I would not have suggested force feeding. A one month fast is alarming for a hatching, but not time to force feed -at least on a snake that has voluntarily fed previously. You will typically really set them back by doing that. Once you know that the cage and temp gradient is right, try offering boiled, scented, live and other tricks, but force feeding is a last resort.
 
Picture of cage

Jennifer, since you sent the picture to me, I cannot show it to everyone without your prior consent. The picture shows less than 1/4" of sand in the bottom.

May I post the picture on this thread?

I also re-read my post and see that you have only had it four months. That's still a dangerously long time for fasting in such a small snake. Regarding force-feeding, that is something nobody but experts should do. As others have cited, often when you force-feed, the stress is akin to taking one step forward by getting calories in the snake, but two steps back from the stress. If this snake pukes that pinky, your world is about to turn upside-down in the realm of stress for you. The other reason force-feeding was not indicated for this snake is that you have not yet stabilized the hide and cage temps. Puking this mouse is almost a foregone conclusion.

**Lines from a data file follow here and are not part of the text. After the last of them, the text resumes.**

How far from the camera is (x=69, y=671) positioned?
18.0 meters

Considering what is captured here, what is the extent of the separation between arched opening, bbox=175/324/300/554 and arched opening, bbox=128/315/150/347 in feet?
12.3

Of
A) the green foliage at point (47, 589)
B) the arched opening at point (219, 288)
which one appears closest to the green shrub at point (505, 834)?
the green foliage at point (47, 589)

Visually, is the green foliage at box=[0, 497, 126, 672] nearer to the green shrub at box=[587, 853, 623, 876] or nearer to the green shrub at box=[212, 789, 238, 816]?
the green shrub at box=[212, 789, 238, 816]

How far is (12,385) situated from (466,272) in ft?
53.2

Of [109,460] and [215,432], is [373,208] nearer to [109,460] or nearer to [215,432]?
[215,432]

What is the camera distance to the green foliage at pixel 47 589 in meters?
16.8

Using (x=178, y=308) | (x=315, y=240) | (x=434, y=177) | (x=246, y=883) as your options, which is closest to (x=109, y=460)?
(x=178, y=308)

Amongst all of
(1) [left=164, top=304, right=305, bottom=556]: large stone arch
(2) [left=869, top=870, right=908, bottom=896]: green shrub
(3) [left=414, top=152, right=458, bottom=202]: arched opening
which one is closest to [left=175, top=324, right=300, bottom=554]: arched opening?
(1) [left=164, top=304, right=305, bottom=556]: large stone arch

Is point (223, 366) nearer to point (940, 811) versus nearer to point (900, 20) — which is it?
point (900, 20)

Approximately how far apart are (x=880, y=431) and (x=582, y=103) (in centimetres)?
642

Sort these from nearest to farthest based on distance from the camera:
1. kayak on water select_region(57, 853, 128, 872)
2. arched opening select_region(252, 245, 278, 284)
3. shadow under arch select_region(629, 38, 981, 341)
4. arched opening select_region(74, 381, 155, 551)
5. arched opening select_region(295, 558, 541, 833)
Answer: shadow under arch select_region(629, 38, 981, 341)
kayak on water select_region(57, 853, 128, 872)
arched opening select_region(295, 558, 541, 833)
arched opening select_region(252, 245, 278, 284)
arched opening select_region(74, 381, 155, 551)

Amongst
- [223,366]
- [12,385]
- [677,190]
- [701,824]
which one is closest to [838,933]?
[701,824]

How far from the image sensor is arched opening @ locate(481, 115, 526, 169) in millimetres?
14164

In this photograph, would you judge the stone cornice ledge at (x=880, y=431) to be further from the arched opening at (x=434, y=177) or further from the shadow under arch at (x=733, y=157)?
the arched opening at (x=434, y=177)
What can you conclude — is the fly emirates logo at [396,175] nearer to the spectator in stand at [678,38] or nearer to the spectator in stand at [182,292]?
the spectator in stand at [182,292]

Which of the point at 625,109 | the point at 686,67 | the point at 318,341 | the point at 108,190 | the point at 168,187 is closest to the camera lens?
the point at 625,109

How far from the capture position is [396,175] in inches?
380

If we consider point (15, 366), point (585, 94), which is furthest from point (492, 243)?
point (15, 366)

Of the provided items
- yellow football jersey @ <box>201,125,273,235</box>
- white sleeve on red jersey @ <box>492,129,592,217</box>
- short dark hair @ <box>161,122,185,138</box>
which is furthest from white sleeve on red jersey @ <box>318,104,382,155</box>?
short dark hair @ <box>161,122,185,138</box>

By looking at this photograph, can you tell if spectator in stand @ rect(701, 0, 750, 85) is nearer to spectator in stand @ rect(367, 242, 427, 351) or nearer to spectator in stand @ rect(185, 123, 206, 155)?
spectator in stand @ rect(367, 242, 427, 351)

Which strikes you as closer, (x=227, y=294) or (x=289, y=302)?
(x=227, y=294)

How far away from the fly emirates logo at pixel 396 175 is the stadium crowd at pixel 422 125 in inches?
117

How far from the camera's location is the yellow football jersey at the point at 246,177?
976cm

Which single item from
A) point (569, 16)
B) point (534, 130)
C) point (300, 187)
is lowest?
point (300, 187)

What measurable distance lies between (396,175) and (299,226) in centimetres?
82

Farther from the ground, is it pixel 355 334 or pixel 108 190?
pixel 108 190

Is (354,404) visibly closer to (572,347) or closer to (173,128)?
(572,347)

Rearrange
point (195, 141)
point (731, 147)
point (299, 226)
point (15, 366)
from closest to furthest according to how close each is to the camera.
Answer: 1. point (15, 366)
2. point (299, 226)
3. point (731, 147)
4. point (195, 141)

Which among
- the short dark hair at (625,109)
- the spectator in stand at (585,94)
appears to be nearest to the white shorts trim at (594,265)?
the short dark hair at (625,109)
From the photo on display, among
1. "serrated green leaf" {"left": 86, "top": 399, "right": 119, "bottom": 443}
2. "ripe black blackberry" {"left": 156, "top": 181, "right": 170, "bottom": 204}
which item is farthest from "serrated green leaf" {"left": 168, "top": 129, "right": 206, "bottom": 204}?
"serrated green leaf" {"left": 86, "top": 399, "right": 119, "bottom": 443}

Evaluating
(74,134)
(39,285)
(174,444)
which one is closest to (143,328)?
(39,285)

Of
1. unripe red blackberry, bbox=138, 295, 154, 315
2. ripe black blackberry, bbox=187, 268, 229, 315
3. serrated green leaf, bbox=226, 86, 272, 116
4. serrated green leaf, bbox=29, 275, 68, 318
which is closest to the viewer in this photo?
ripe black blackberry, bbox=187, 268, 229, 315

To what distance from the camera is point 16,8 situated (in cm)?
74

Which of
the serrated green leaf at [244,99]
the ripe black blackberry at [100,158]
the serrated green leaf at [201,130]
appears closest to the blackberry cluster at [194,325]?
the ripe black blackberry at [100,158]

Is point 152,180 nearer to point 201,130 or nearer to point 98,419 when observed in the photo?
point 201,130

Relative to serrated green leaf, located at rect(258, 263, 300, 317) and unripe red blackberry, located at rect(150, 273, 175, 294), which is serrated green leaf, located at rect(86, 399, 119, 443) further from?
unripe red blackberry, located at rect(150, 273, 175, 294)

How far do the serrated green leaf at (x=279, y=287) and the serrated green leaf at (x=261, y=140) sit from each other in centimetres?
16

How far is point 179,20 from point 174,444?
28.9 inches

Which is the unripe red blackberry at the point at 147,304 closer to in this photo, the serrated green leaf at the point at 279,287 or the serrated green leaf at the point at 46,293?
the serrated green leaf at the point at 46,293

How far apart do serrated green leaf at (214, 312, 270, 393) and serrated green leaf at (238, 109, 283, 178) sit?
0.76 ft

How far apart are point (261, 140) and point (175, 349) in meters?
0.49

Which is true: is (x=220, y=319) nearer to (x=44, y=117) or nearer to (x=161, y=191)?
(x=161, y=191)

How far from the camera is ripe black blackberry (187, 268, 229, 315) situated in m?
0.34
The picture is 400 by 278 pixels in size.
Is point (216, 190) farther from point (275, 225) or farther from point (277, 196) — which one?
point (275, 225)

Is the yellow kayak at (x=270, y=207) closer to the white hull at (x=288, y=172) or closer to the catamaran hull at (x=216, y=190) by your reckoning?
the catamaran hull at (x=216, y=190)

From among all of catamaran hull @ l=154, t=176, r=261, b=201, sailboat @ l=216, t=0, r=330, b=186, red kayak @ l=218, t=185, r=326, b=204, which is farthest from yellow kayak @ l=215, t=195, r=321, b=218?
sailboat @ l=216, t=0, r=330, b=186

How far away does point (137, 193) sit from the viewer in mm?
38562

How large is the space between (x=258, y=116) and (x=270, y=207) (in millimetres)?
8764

We are here to help you. Me, I give up, but everyone participating in this thread (and others who WILL) can help you. But they can only help you if you at least try to follow advice (and accurately report cage conditions).

May I post the picture of your cage?
 
If aspen impaction worries you, why not just feed in a separate enclosure? I keep all my babies in aspen, they eat in deli cups. Sometimes they have to be left in the deli cup covered and overnight if they are shy.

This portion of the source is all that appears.